> Stored data entries:
★ ★ ★ ★ ★
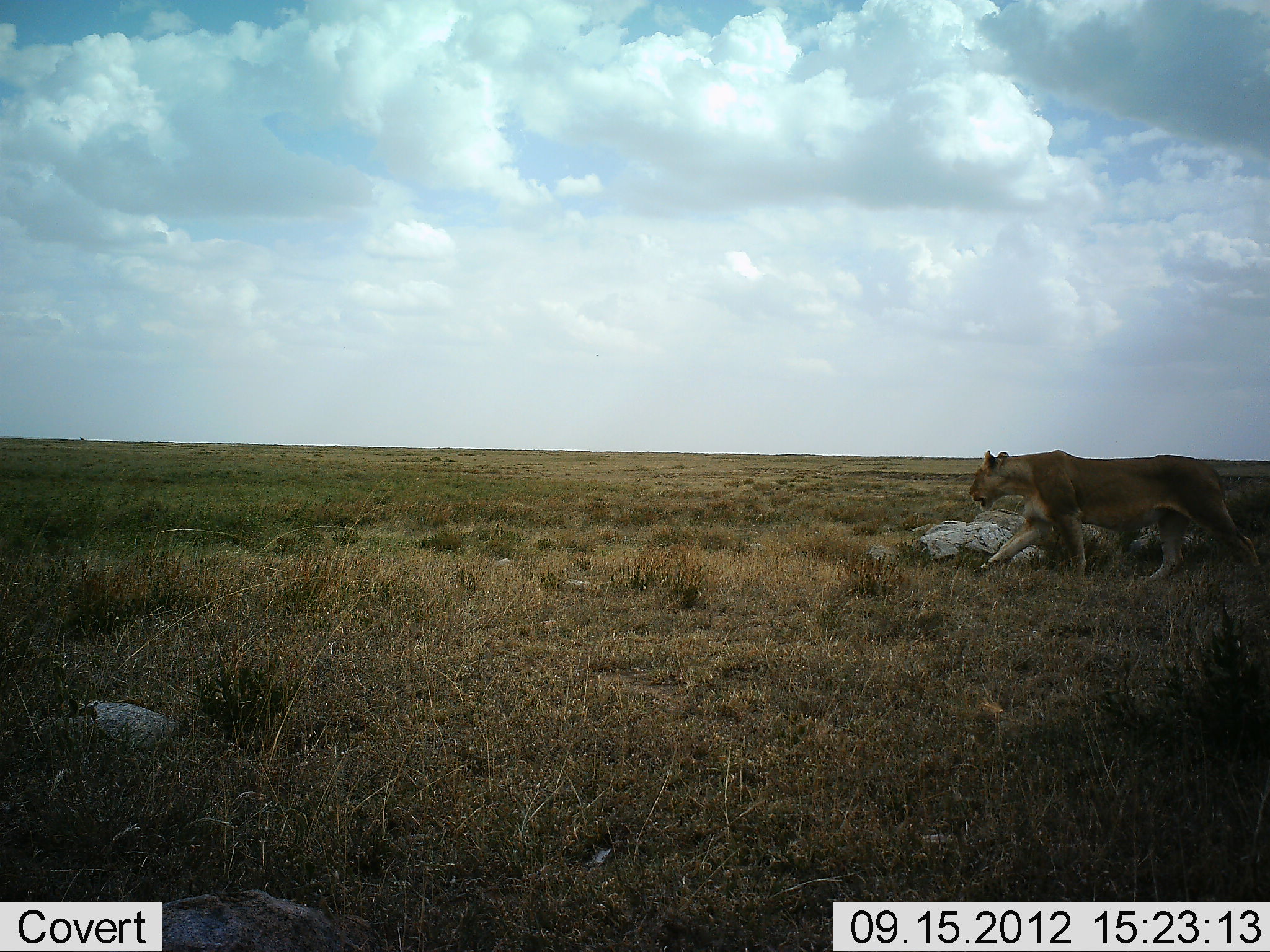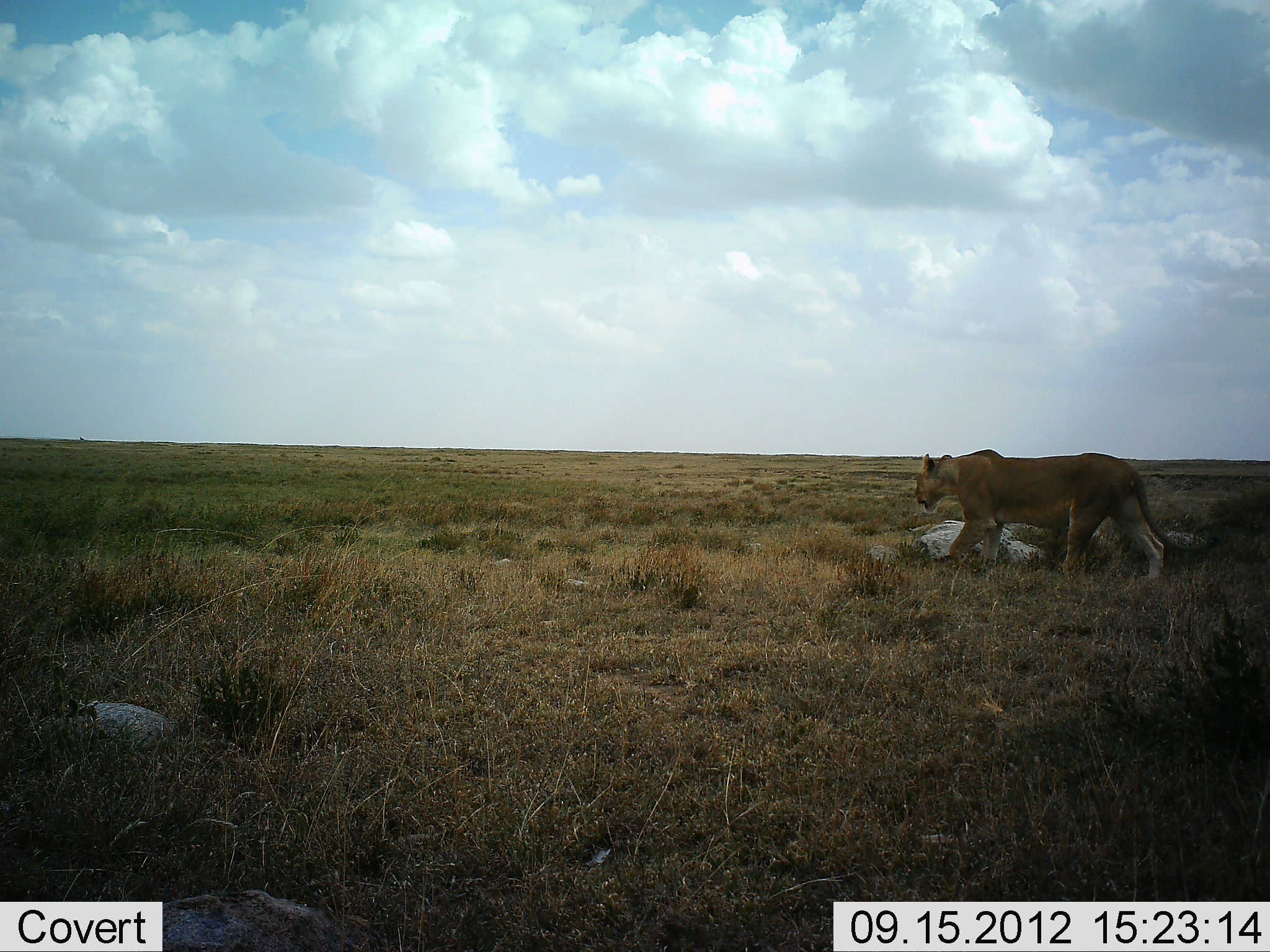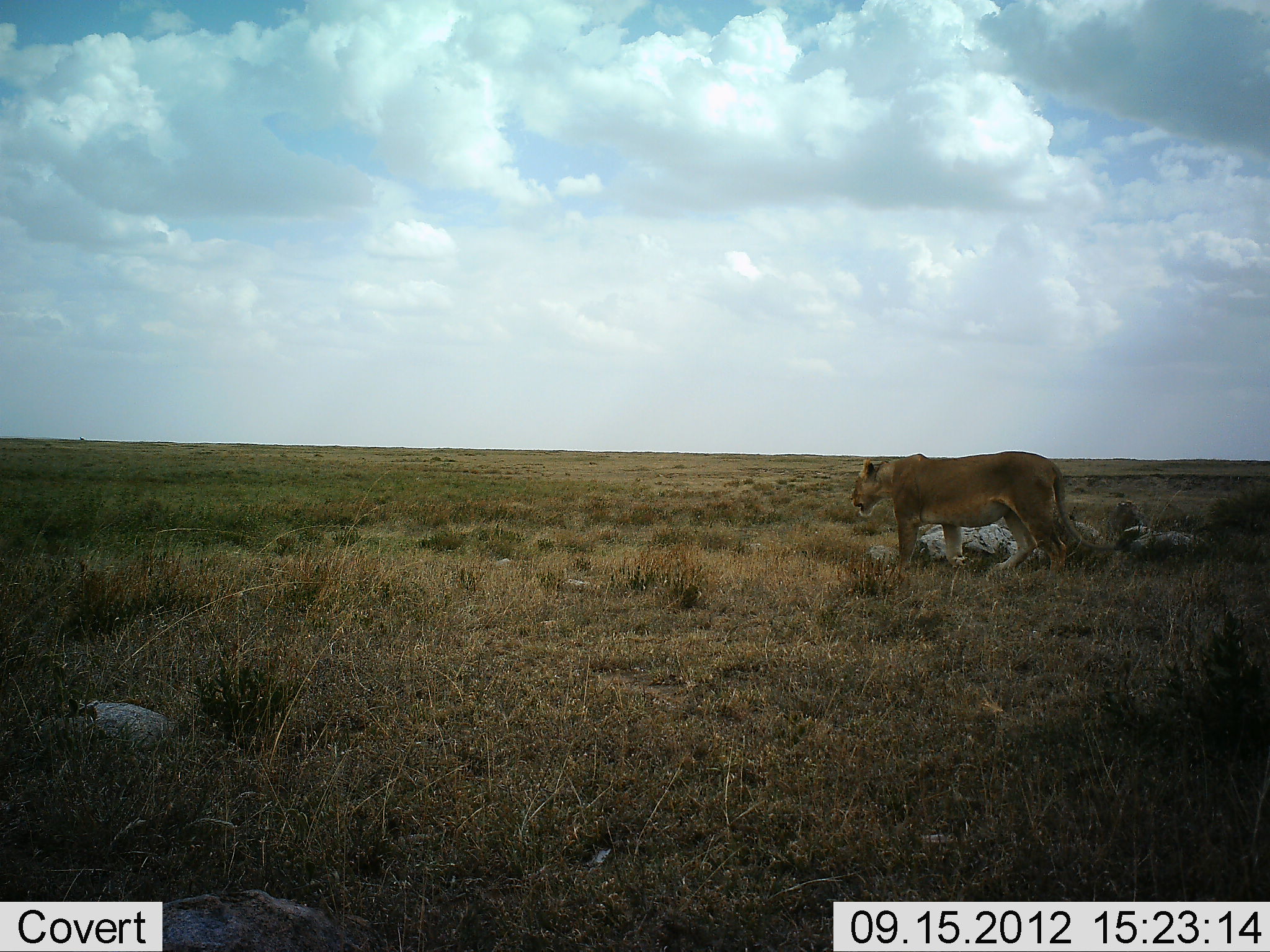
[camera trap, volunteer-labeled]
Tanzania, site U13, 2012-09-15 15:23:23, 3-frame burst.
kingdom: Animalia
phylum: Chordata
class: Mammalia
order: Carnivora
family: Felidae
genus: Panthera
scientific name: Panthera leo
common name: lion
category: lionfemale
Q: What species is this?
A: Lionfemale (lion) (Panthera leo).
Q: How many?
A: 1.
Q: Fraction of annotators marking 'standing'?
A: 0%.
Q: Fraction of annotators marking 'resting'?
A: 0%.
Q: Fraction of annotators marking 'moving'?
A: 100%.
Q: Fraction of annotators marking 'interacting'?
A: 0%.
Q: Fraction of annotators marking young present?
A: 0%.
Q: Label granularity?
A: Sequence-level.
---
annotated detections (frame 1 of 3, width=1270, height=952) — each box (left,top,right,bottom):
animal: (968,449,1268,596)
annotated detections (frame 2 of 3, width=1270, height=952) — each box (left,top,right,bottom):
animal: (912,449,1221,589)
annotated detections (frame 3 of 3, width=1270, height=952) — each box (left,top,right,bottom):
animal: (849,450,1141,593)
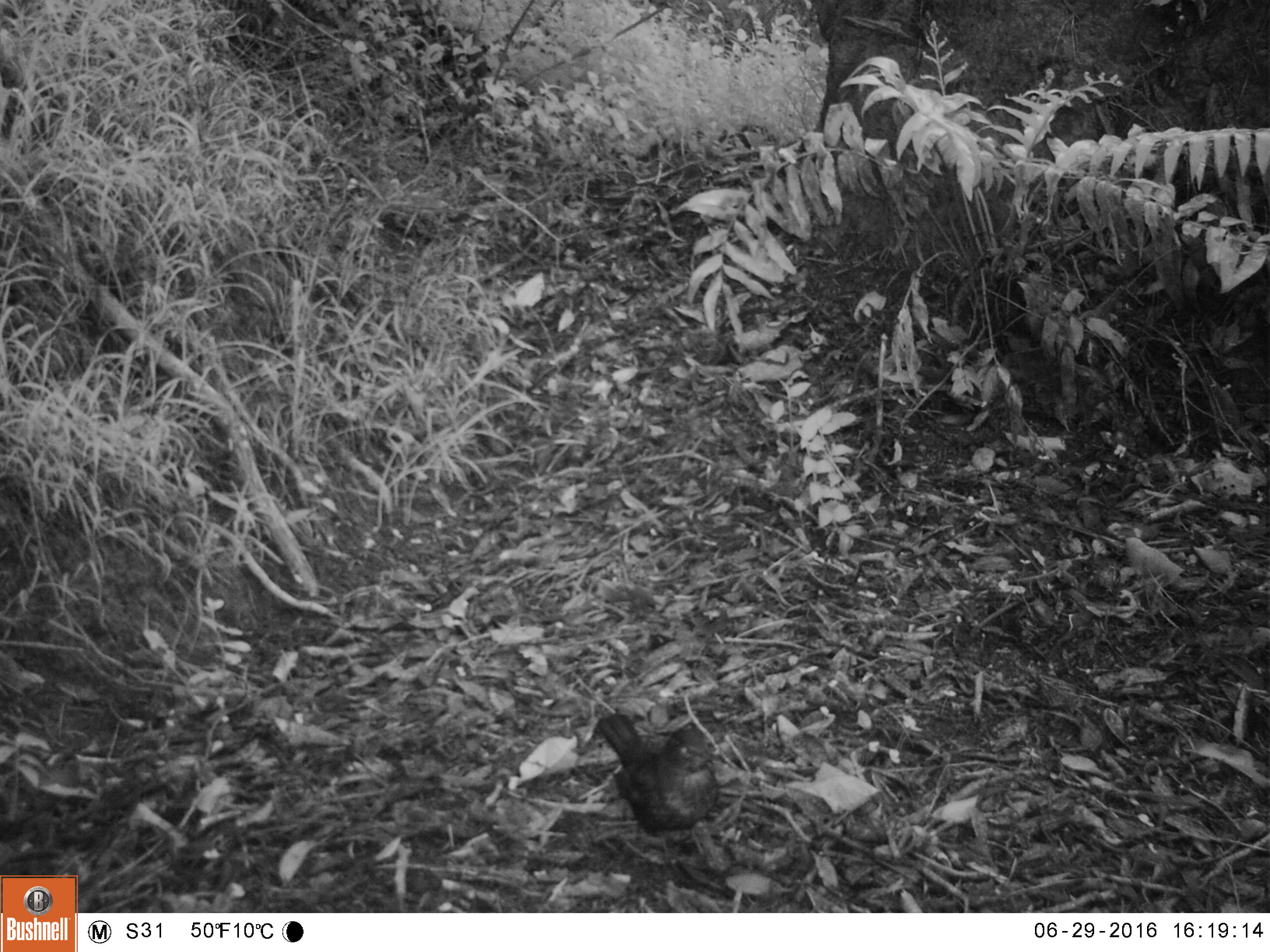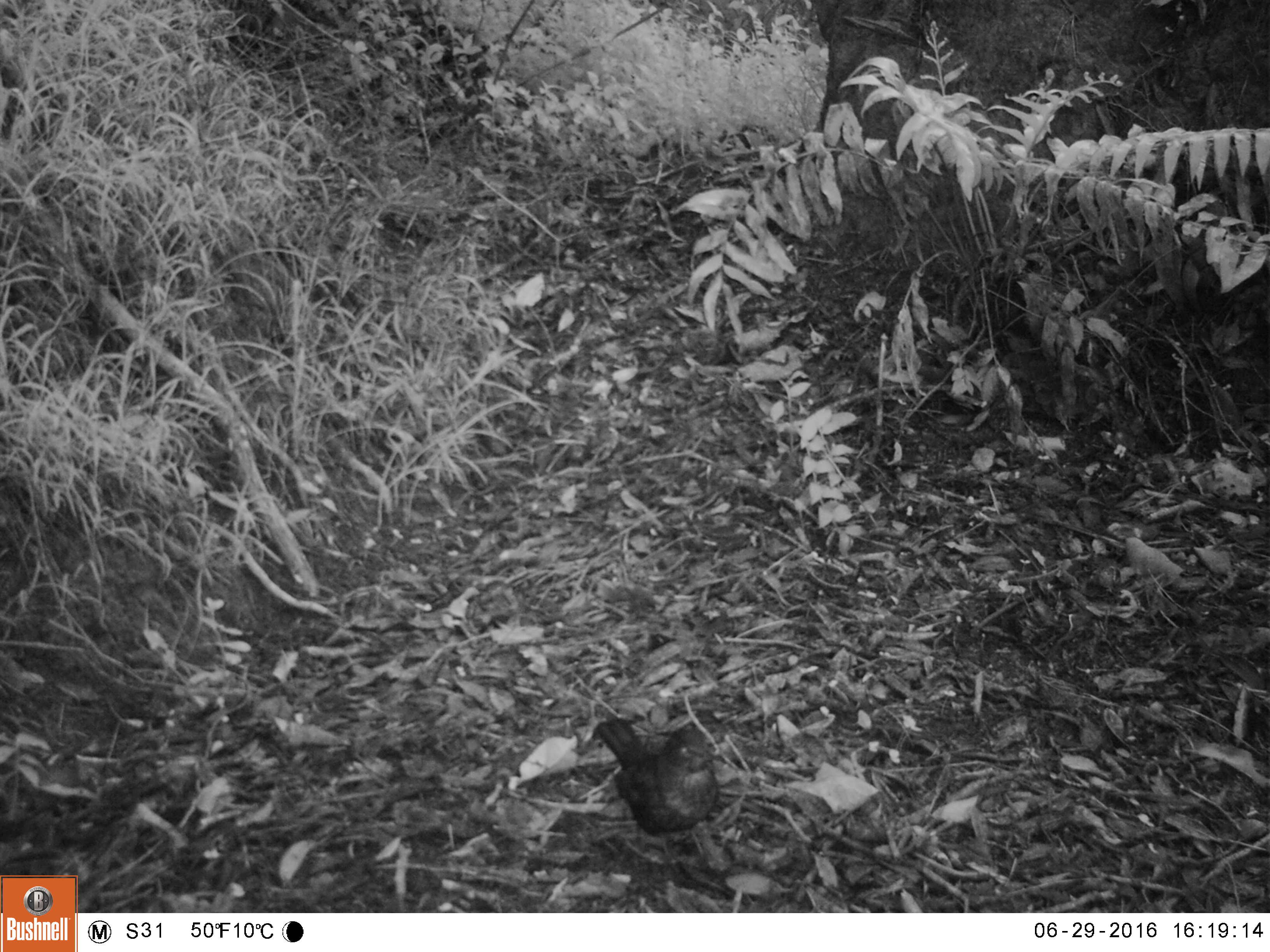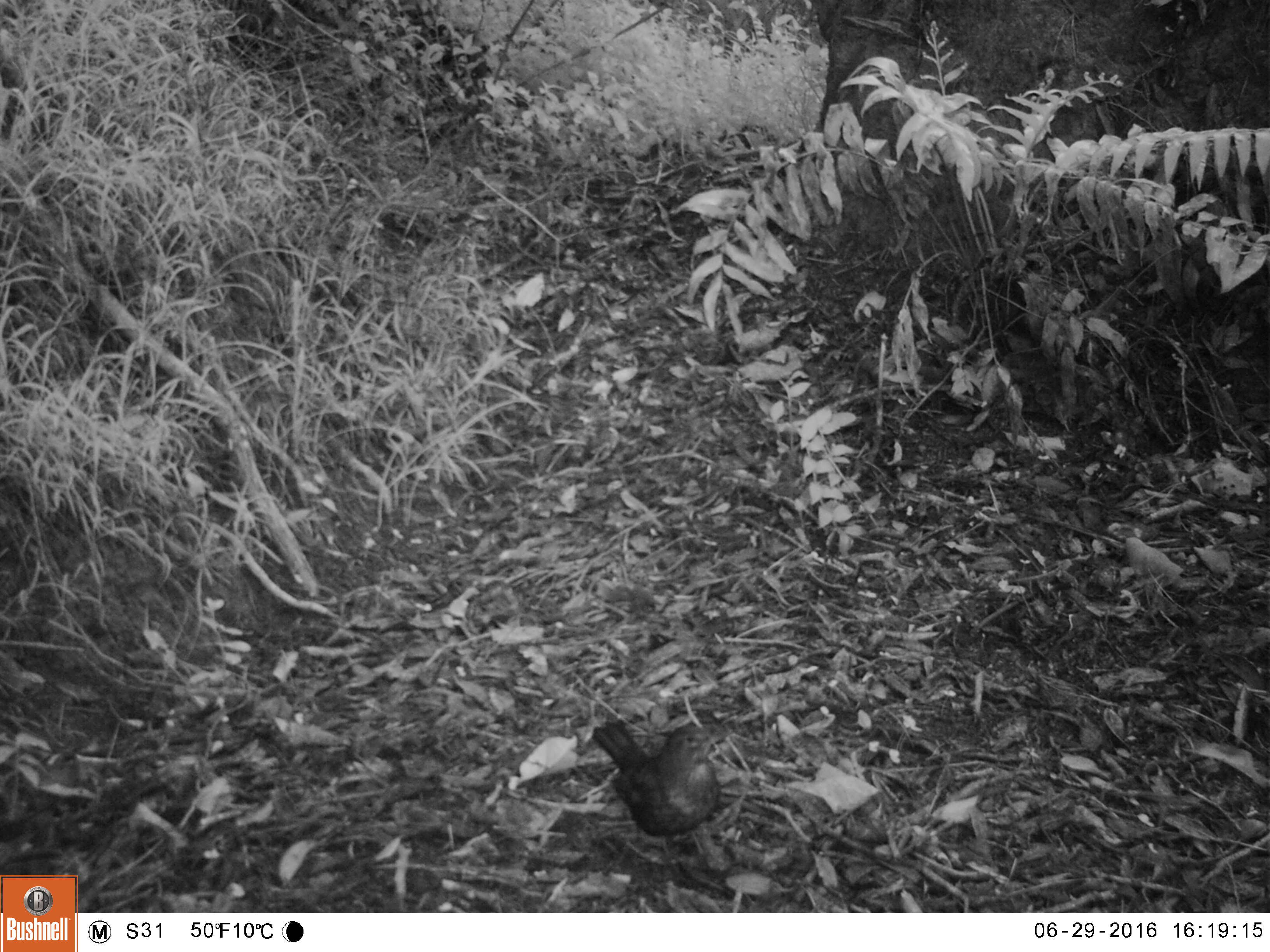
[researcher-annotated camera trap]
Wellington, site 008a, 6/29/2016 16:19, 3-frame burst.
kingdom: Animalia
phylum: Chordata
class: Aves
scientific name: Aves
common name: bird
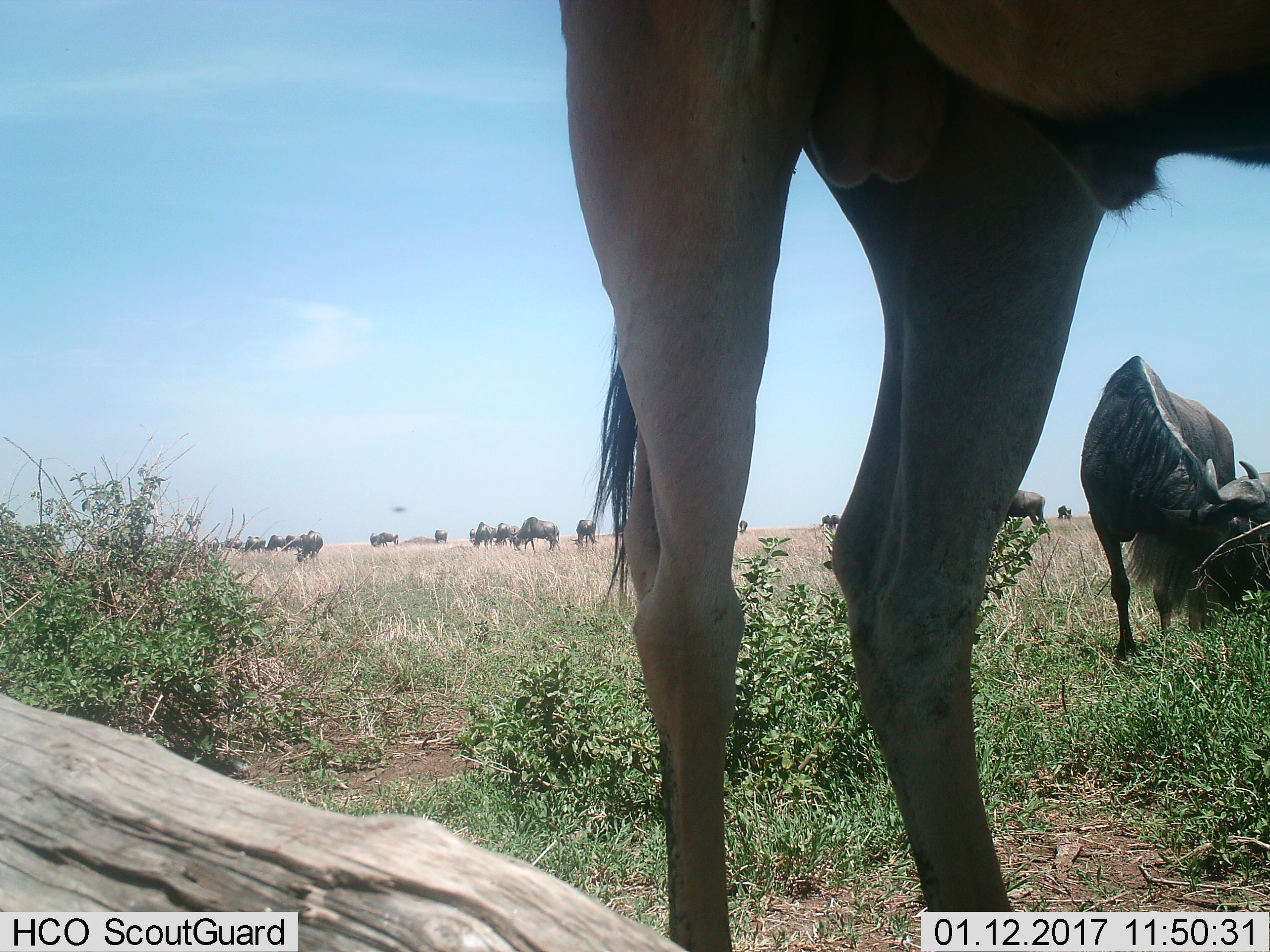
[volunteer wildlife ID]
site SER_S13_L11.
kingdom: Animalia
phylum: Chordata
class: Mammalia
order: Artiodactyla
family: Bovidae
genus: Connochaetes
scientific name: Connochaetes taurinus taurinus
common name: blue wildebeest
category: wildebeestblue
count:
★ ★ ★ ★ ★
Copy the entries above faithfully and omit every image.

> EXPECTED ANSWER:
[camera trap, volunteer-labeled]
Tanzania, site U13, 2012-09-15 15:23:23, 3-frame burst.
kingdom: Animalia
phylum: Chordata
class: Mammalia
order: Carnivora
family: Felidae
genus: Panthera
scientific name: Panthera leo
common name: lion
category: lionfemale
Q: What species is this?
A: Lionfemale (lion) (Panthera leo).
Q: How many?
A: 1.
Q: Fraction of annotators marking 'standing'?
A: 0%.
Q: Fraction of annotators marking 'resting'?
A: 0%.
Q: Fraction of annotators marking 'moving'?
A: 100%.
Q: Fraction of annotators marking 'interacting'?
A: 0%.
Q: Fraction of annotators marking young present?
A: 0%.
Q: Label granularity?
A: Sequence-level.
---
annotated detections (frame 1 of 3, width=1270, height=952) — each box (left,top,right,bottom):
animal: (968,449,1268,596)
annotated detections (frame 2 of 3, width=1270, height=952) — each box (left,top,right,bottom):
animal: (912,449,1221,589)
annotated detections (frame 3 of 3, width=1270, height=952) — each box (left,top,right,bottom):
animal: (849,450,1141,593)
[researcher-annotated camera trap]
Wellington, site 008a, 6/29/2016 16:19, 3-frame burst.
kingdom: Animalia
phylum: Chordata
class: Aves
scientific name: Aves
common name: bird
[volunteer wildlife ID]
site SER_S13_L11.
kingdom: Animalia
phylum: Chordata
class: Mammalia
order: Artiodactyla
family: Bovidae
genus: Connochaetes
scientific name: Connochaetes taurinus taurinus
common name: blue wildebeest
category: wildebeestblue
count:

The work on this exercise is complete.